From 87a2ccfb8c9c9db5f04e9632f7ba8980057c4a00 Mon Sep 17 00:00:00 2001
From: Dmitry Teryaev <doudmitry@gmail.com>
Date: Mon, 22 Jun 2026 22:22:45 +0300
Subject: [PATCH] fix(graph): incremental correctness + perf follow-ups (PR-P5)
MIME-Version: 1.0
Content-Type: text/plain; charset=UTF-8
Content-Transfer-Encoding: 8bit

Three follow-ups to the init/increment-perf plan (PR-P1..P4):

PR-P5b (correctness): pull annotation-definition users into incremental
scope. Annotation usage is a node property (annotations STRING[]), not a
Symbol->Symbol edge, so _find_dependents never pulled annotation users in
— when an @interface definition changed (e.g. gained a meta-annotation
shifting the Layer-A chain in resolve_role_and_capabilities), types
carrying it went stale until the next full rebuild. Add
_find_annotation_dependents; merge its results into dependent_files so
users are re-parsed and role-re-SET (the expansion cap bounds scope).
Direct usage only; transitive composition documented as a known limitation.

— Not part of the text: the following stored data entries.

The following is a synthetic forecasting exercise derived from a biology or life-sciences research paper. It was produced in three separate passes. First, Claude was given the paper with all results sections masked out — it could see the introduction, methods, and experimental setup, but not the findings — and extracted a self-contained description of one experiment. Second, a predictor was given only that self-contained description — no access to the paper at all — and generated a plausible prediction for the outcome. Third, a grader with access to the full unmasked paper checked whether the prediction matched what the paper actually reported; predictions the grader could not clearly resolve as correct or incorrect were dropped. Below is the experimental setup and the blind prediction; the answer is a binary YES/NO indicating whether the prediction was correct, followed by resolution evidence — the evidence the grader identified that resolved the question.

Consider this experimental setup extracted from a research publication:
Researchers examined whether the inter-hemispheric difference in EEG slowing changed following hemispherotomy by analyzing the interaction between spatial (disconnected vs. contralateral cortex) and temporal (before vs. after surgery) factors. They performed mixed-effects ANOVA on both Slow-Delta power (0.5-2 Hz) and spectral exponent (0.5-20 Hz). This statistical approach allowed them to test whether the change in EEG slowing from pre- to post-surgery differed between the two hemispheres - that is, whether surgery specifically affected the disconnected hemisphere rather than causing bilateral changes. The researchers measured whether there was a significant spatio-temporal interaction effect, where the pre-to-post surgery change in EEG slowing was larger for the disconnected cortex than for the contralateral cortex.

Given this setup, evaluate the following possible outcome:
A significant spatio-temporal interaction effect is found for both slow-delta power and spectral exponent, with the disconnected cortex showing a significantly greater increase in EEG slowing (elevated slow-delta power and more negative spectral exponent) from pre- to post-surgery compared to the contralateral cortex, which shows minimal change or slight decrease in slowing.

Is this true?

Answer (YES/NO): YES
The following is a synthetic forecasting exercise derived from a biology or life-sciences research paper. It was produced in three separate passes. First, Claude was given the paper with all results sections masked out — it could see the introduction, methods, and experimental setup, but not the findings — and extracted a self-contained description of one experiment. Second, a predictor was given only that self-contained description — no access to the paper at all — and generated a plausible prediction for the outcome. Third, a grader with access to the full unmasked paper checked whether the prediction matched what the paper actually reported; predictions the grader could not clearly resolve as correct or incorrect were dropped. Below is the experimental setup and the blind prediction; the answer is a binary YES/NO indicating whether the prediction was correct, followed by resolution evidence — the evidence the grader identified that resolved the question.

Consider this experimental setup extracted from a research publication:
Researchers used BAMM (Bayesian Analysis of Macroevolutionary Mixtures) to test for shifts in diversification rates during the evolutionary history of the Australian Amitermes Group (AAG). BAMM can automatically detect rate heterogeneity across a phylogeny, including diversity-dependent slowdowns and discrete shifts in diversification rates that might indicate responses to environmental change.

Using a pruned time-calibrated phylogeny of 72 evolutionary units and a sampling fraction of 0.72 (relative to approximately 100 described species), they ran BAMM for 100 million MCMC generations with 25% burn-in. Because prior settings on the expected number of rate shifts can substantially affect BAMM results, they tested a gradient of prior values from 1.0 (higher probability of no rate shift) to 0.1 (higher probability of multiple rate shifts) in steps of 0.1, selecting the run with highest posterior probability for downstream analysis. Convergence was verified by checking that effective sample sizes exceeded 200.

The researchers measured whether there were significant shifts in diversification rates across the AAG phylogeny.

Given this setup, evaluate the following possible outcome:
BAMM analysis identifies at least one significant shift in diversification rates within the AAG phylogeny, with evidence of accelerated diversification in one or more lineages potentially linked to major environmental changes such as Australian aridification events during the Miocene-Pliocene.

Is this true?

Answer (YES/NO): NO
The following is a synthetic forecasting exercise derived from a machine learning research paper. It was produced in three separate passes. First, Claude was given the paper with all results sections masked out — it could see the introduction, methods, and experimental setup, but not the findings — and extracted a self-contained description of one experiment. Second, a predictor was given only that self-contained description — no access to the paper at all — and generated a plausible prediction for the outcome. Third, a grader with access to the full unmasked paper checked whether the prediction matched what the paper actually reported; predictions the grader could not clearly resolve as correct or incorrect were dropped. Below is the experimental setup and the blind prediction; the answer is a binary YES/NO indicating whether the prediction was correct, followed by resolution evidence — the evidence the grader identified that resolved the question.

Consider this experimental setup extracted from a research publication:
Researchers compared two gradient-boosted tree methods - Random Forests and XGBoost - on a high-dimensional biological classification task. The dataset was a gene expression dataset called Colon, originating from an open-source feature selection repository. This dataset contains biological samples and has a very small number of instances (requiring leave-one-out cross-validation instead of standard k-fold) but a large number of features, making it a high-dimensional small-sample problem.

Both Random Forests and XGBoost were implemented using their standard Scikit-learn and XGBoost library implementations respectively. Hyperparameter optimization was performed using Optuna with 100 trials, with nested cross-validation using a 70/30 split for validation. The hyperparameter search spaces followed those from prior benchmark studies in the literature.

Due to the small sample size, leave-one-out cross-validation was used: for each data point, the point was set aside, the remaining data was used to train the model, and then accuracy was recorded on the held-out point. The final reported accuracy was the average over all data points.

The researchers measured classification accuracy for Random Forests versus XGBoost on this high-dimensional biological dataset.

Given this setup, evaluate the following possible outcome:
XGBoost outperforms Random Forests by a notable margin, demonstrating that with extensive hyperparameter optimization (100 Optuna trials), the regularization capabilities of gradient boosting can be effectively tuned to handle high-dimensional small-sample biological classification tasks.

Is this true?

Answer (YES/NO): NO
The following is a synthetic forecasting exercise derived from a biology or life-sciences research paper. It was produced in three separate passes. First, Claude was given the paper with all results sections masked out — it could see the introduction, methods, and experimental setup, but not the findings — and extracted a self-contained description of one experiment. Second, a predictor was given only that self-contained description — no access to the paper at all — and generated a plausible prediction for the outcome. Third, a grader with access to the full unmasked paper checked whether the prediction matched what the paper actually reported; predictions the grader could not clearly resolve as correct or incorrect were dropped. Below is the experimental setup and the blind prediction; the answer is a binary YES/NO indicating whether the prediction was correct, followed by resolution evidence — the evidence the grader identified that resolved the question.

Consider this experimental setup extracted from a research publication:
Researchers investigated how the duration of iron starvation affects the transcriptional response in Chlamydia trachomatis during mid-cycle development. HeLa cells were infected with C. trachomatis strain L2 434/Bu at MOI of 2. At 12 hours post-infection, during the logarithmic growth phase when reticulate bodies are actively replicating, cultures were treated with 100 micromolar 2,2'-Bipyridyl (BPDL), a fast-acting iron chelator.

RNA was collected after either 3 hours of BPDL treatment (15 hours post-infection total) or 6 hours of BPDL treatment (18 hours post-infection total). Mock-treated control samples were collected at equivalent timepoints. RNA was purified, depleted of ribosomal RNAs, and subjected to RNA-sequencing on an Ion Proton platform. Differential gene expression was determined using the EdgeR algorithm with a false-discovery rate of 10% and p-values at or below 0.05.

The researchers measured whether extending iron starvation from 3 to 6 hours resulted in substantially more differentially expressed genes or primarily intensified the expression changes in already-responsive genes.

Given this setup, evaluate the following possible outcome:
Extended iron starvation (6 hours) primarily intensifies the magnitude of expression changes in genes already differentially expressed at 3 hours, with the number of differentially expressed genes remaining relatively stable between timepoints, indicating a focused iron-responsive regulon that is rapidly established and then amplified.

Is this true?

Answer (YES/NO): NO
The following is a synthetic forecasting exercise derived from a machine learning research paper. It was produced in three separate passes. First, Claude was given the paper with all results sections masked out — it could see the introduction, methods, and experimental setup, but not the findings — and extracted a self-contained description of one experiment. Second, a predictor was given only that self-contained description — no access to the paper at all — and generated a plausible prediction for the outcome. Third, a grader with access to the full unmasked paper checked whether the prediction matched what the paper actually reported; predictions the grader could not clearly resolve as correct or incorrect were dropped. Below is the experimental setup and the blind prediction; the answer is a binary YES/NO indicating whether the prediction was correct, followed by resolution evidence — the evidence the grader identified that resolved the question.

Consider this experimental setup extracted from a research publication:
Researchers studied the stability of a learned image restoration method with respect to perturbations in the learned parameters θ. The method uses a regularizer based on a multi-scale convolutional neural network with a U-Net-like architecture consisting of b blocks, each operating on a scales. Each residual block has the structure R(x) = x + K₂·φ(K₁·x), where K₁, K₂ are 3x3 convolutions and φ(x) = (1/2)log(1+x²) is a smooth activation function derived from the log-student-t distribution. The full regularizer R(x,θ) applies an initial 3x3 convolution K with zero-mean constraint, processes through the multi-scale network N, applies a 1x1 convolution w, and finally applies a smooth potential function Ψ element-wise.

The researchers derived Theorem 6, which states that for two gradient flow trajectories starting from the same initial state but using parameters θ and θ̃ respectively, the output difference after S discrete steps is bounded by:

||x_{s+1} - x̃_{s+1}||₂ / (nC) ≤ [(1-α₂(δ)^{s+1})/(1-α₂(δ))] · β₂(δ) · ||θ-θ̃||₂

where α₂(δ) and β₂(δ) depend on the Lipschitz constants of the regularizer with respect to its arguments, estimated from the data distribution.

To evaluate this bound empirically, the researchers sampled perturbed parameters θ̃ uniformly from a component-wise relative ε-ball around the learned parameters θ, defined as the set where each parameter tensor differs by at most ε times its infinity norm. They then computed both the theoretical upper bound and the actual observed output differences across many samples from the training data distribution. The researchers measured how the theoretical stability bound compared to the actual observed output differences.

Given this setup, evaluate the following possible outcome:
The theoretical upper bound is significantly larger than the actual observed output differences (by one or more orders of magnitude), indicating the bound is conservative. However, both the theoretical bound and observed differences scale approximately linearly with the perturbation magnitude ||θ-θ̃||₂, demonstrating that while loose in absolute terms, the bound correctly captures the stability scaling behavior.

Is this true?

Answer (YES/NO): NO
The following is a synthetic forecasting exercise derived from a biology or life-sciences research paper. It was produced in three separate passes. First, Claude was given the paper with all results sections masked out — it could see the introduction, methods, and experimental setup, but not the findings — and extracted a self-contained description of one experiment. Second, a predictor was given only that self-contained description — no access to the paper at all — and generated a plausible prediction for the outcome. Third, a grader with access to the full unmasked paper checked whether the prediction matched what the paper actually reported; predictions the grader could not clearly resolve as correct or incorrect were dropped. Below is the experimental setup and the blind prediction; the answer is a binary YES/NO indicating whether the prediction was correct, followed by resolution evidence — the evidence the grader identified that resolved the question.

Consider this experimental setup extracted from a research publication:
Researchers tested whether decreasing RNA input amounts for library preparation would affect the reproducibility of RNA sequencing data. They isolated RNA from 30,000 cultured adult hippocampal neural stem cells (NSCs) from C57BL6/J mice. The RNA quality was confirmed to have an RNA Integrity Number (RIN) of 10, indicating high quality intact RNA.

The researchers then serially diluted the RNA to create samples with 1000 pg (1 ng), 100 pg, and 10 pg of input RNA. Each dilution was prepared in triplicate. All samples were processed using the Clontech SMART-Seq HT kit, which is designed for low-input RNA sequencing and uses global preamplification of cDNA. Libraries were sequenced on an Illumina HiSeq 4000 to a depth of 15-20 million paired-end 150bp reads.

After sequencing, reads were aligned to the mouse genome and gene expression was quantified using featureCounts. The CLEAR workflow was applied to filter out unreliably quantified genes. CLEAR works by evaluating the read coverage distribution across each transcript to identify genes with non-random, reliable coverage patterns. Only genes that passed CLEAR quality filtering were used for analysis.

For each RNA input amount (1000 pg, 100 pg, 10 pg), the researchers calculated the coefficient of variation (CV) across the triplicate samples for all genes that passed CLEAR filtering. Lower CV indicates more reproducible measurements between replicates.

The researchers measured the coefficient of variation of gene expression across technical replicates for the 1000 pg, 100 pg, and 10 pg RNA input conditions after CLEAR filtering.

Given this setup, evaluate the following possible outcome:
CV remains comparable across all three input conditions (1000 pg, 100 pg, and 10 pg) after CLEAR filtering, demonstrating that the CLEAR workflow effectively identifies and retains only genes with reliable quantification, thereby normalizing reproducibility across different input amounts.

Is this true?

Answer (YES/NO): NO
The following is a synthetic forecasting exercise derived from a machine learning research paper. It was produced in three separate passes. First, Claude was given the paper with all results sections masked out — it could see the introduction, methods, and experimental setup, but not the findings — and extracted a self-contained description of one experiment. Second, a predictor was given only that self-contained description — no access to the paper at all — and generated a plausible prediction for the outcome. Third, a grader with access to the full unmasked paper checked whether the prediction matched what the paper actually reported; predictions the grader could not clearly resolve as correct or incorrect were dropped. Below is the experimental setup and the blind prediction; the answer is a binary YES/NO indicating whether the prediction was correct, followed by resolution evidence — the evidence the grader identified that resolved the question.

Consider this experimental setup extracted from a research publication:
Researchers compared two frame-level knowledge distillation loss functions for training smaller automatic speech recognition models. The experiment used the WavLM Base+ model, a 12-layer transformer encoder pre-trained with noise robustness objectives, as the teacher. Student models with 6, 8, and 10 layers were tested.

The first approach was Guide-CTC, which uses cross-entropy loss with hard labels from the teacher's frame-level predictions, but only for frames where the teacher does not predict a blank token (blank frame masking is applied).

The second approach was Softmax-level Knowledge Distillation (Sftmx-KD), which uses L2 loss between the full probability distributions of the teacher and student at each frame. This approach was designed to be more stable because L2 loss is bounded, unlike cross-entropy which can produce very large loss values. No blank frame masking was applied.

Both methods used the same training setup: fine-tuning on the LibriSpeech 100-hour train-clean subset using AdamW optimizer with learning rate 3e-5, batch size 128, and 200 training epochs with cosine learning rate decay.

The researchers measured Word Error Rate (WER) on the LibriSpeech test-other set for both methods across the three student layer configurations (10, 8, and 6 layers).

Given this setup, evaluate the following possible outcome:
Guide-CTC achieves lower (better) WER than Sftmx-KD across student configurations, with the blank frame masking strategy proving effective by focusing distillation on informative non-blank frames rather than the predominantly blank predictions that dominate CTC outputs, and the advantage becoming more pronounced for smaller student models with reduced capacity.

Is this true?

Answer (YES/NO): NO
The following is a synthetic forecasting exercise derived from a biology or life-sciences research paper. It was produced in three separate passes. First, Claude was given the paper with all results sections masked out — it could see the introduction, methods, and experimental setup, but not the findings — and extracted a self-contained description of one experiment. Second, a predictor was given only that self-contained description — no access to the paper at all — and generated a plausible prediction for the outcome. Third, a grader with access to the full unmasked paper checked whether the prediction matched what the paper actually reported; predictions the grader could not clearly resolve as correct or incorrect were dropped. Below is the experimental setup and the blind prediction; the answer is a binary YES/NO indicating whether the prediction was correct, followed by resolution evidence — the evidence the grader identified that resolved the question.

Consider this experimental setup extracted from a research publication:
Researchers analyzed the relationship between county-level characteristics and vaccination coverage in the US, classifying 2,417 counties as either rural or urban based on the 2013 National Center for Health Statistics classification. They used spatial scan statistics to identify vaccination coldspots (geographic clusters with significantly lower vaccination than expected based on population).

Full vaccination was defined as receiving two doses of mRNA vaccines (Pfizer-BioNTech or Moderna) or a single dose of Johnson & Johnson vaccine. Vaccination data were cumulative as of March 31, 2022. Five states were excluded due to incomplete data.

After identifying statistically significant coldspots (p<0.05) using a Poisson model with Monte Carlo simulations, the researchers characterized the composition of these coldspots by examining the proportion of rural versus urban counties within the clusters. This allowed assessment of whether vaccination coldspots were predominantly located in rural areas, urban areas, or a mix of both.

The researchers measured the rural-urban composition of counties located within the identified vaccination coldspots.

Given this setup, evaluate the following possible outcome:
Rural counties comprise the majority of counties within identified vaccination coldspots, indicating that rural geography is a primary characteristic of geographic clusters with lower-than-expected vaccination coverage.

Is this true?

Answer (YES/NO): YES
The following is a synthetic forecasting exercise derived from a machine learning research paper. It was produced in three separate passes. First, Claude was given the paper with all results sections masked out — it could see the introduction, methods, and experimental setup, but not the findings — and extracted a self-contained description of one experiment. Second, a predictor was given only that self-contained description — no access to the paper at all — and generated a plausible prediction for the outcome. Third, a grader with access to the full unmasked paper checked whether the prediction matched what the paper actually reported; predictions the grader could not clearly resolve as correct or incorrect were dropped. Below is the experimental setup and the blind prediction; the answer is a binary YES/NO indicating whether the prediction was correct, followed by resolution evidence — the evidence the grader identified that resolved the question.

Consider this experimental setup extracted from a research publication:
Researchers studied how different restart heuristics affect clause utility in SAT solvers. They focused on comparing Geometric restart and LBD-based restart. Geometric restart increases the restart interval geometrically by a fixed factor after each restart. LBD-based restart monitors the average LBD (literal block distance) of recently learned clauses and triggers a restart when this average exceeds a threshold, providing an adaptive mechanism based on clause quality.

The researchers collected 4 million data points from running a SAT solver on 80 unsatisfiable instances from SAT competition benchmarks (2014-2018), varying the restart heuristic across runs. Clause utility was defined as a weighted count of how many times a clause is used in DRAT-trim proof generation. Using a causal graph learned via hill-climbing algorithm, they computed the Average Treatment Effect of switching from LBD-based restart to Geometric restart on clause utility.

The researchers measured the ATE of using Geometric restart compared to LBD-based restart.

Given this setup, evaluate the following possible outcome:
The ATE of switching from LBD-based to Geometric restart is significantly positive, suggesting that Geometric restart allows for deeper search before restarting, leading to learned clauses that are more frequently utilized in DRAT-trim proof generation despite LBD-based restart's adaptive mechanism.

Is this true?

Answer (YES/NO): YES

PR-P5c (perf): convert the last per-row graph write — the global pass 5-6
Route MERGE upsert — to bulk, mirroring _write_nodes_impl's Symbol pattern
(_SET_ROUTE_BY_ID + COPY-new/SET-existing). Behavior-preserving; routes_rows
already carries unique ids.

PR-P5a (investigation, no code): confirmed OVERRIDES does NOT duplicate on
increment — loaded stub types carry no supertype edges, so
_populate_overrides_rows can't re-derive their pairs (unlike DECLARES,
fixed in PR-P4, which is derived from a member's own fields). No guard
shipped; added an invariant guard test pinning the behavior.

Co-Authored-By: Claude <noreply@anthropic.com>
---
 build_ast_graph.py              |  98 ++++++++++++++++---
 tests/test_incremental_graph.py | 166 ++++++++++++++++++++++++++++++--
 2 files changed, 242 insertions(+), 22 deletions(-)

diff --git a/build_ast_graph.py b/build_ast_graph.py
index 3e1857ca..3e75a32c 100644
--- a/build_ast_graph.py
+++ b/build_ast_graph.py
@@ -684,6 +684,54 @@ def _find_dependents(conn: ladybug.Connection, changed_node_ids: set[str]) -> se
     return dependent_files
 
 
+def _find_annotation_dependents(conn: ladybug.Connection, changed_node_ids: set[str]) -> set[str]:
+    """Find files that USE an annotation whose DEFINITION is among the changed nodes.
+
+    Annotation usage is a node property (``annotations`` STRING[]), not a
+    Symbol->Symbol edge, so `_find_dependents` — which walks edges — never pulls
+    annotation users into scope. When an annotation definition changes (e.g.
+    ``@interface Foo`` gains a meta-annotation that shifts the Layer-A chain in
+    `resolve_role_and_capabilities`), every type carrying ``@Foo`` may need its
+    ``role``/``capabilities`` recomputed or it goes stale until the next full
+    rebuild. Return those users' files so the orchestrator treats them as
+    dependents (re-parsed, role re-SET); the expansion cap bounds the scope.
+
+    Scope is direct usage only: a user of an annotation that transitively
+    composes the changed one (e.g. ``@A`` where ``@A`` is meta-annotated with the
+    changed ``@B``) is NOT pulled in — that reverse-chain walk is left to a
+    future hardening pass. The direct case covers the dominant real-world shape
+    (a stereotype annotation applied directly to many types).
+    """
+    if not changed_node_ids:
+        return set()
+    # Changed annotation definitions → the simple names users reference them by.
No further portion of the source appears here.